Please copy every line below that contains the word "viewpoint", treating uppercase and lowercase as different.

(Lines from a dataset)
==============================
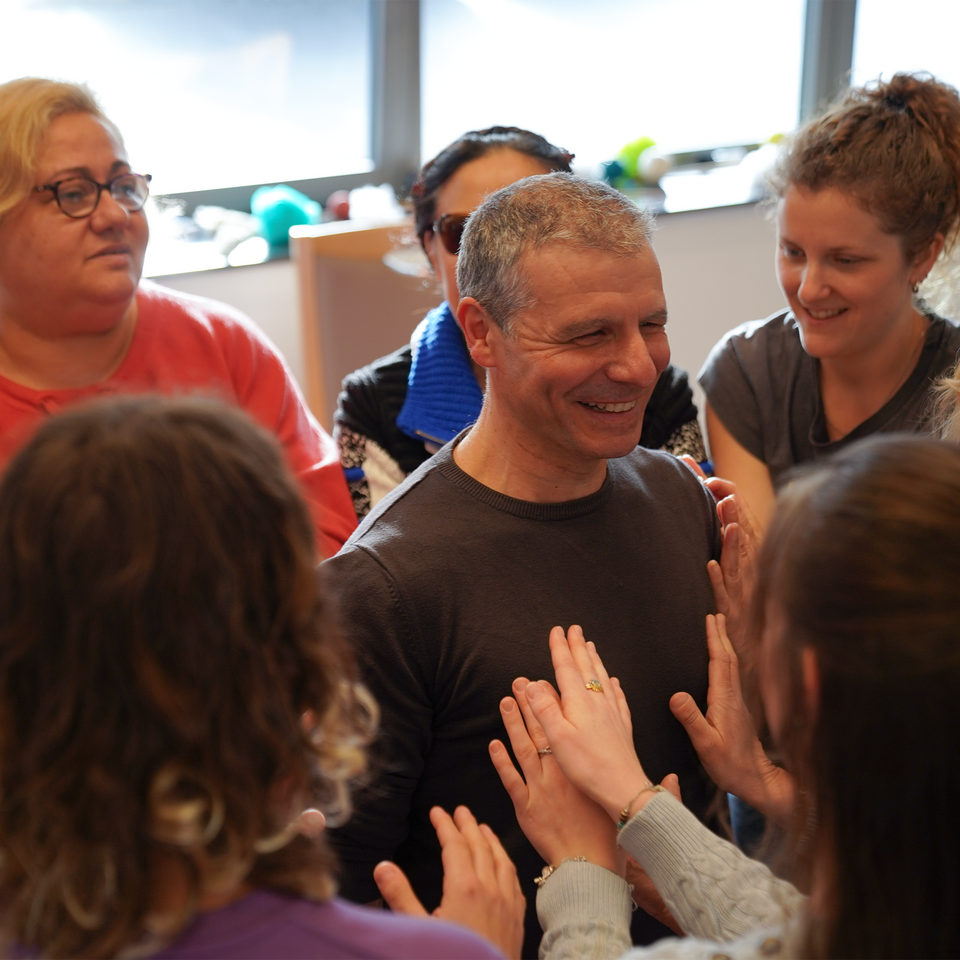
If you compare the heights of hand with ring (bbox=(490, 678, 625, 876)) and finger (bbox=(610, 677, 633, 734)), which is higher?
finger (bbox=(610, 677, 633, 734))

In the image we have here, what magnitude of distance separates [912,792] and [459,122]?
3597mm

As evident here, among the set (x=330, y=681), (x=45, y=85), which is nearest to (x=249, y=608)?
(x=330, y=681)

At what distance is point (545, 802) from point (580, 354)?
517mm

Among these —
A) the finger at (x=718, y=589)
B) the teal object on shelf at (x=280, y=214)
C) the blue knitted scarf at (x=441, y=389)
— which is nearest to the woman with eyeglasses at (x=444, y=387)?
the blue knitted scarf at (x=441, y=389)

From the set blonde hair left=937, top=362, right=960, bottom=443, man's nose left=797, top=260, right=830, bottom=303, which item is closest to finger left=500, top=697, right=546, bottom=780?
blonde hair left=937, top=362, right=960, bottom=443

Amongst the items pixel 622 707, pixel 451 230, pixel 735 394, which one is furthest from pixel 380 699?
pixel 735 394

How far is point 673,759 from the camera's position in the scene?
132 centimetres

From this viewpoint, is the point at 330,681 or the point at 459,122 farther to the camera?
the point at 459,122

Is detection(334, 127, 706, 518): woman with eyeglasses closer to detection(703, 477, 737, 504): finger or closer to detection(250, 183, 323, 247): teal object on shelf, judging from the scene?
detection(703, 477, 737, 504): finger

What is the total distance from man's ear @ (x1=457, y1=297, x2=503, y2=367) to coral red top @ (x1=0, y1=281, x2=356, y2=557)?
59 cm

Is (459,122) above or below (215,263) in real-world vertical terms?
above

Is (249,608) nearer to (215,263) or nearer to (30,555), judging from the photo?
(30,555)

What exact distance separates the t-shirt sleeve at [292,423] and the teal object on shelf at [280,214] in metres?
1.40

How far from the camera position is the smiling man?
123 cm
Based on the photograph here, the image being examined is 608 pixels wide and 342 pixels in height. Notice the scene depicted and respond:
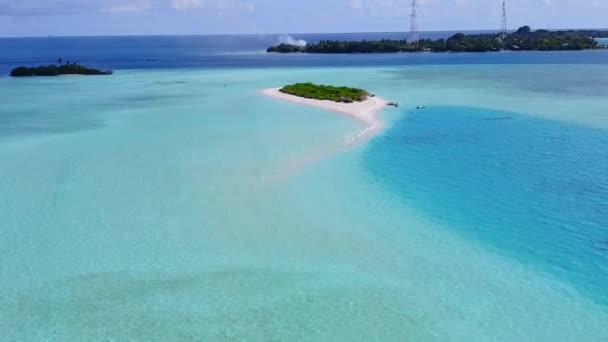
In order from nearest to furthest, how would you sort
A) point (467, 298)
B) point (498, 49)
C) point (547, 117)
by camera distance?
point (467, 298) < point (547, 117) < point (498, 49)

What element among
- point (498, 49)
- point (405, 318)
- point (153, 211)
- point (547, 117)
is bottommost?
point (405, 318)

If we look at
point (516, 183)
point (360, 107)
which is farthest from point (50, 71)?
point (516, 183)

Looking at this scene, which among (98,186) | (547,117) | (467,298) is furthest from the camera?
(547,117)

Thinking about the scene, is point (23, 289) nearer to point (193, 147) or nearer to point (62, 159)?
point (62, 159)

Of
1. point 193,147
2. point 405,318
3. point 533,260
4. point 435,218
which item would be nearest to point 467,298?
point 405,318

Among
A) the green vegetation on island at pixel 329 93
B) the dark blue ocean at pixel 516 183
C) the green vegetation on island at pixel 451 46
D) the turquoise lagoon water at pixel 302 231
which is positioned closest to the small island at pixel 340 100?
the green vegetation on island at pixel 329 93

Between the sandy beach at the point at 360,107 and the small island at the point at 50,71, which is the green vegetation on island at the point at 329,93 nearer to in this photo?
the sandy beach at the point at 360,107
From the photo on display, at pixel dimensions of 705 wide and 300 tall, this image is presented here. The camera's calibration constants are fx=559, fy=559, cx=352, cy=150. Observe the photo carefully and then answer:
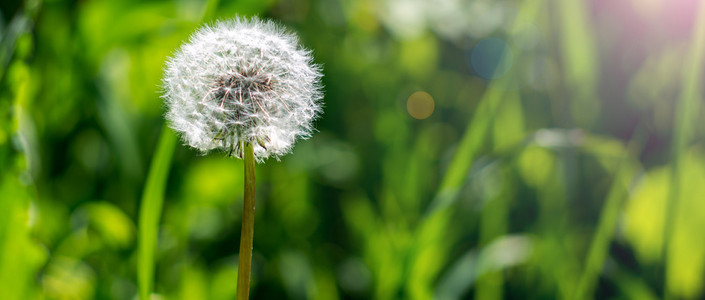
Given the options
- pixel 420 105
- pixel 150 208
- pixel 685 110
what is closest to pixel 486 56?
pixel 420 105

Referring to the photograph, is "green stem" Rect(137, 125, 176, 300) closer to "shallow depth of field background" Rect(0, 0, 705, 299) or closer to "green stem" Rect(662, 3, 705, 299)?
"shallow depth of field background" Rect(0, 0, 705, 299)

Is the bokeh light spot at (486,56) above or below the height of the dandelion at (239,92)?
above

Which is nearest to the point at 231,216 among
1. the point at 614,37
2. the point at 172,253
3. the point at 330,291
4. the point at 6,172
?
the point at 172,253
==============================
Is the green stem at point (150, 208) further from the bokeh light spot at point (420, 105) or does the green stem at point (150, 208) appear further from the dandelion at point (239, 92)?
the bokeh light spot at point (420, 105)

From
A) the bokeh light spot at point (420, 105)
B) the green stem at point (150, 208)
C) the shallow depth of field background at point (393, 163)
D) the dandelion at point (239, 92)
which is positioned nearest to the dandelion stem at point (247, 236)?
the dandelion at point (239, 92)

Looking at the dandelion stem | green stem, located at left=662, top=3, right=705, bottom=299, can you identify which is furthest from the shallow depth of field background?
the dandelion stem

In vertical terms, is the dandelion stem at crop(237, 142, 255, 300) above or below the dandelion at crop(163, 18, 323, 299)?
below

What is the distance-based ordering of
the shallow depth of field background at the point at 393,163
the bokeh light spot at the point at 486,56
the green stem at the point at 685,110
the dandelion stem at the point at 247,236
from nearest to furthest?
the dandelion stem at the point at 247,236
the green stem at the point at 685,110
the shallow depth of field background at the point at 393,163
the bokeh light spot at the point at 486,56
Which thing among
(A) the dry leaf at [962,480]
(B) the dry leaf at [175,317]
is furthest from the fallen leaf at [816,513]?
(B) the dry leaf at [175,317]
==============================
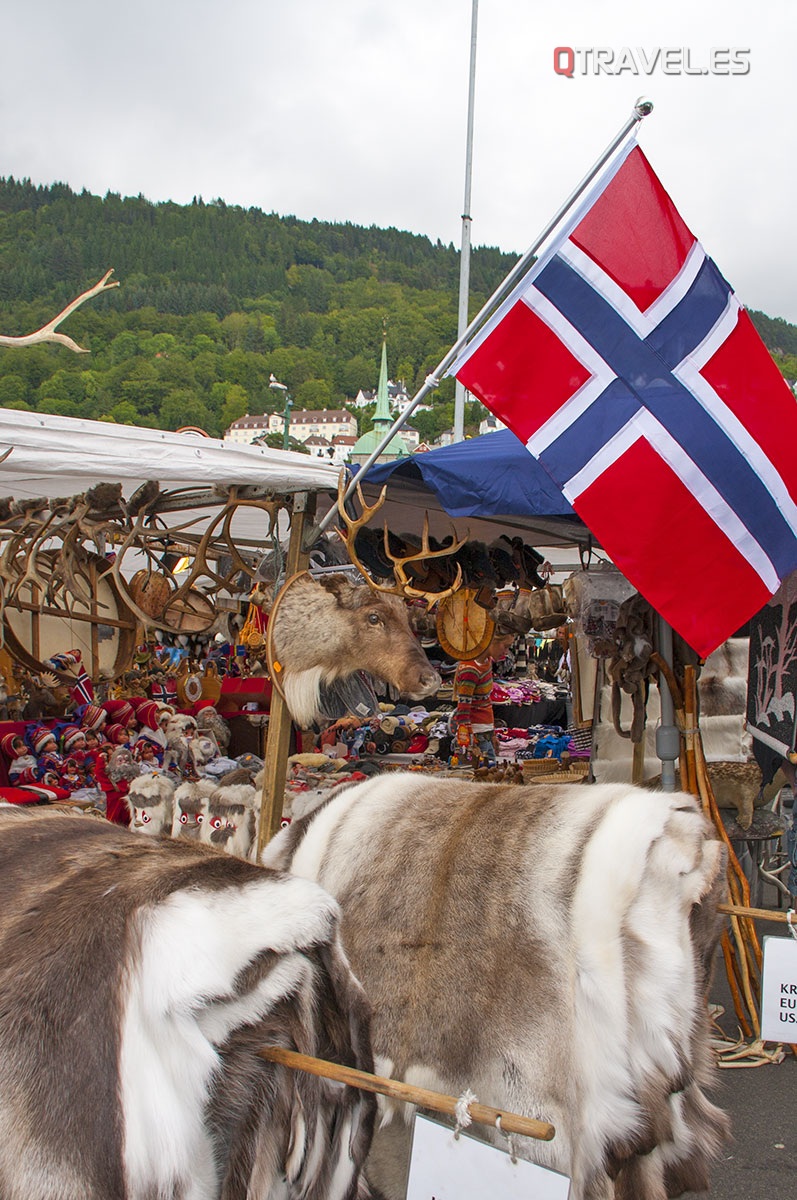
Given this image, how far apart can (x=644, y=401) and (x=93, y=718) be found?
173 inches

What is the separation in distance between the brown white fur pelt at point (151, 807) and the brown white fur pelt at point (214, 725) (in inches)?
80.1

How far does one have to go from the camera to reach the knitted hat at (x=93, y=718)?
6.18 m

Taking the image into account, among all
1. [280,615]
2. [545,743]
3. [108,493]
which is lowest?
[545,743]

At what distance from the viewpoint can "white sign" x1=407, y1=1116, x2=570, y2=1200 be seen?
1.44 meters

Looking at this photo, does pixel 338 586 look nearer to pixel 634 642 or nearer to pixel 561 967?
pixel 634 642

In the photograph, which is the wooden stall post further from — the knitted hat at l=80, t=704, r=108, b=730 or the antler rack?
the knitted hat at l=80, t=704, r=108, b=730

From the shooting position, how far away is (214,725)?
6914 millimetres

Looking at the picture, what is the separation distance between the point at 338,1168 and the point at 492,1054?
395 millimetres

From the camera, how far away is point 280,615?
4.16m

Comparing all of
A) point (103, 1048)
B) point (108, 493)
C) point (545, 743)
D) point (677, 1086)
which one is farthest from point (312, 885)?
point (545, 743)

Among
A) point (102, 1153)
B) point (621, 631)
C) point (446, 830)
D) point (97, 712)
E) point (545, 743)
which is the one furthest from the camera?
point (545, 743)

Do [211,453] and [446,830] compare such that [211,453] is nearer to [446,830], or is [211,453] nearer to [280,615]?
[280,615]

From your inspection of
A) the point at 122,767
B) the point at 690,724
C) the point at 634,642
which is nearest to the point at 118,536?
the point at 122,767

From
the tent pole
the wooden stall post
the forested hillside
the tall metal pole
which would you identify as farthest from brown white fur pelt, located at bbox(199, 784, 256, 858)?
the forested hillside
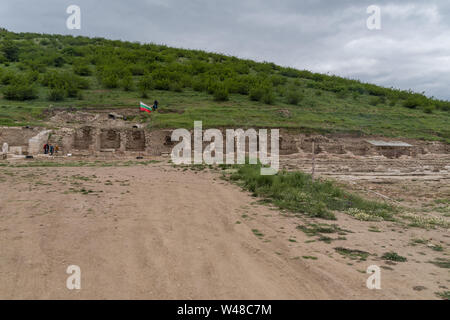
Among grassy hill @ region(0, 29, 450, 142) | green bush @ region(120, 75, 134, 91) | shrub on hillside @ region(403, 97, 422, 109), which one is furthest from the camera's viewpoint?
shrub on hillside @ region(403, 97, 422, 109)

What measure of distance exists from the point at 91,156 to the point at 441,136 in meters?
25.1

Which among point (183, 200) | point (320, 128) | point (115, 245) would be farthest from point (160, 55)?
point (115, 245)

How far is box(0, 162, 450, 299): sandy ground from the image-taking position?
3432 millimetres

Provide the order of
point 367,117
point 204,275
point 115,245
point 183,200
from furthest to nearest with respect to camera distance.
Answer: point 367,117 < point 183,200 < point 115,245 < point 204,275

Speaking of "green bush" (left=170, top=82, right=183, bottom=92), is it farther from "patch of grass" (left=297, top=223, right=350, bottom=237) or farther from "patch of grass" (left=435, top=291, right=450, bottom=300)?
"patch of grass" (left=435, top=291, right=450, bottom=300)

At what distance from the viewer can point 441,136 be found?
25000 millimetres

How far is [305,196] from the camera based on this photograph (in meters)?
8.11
==============================
Complete response:
From this viewpoint, is the point at 330,681 or the point at 459,122 farther to the camera?
At what distance from the viewpoint can "white sign" x1=407, y1=1116, x2=570, y2=1200 be seen?
Among grassy hill @ region(0, 29, 450, 142) | green bush @ region(120, 75, 134, 91) | shrub on hillside @ region(403, 97, 422, 109), which one is furthest from the camera's viewpoint?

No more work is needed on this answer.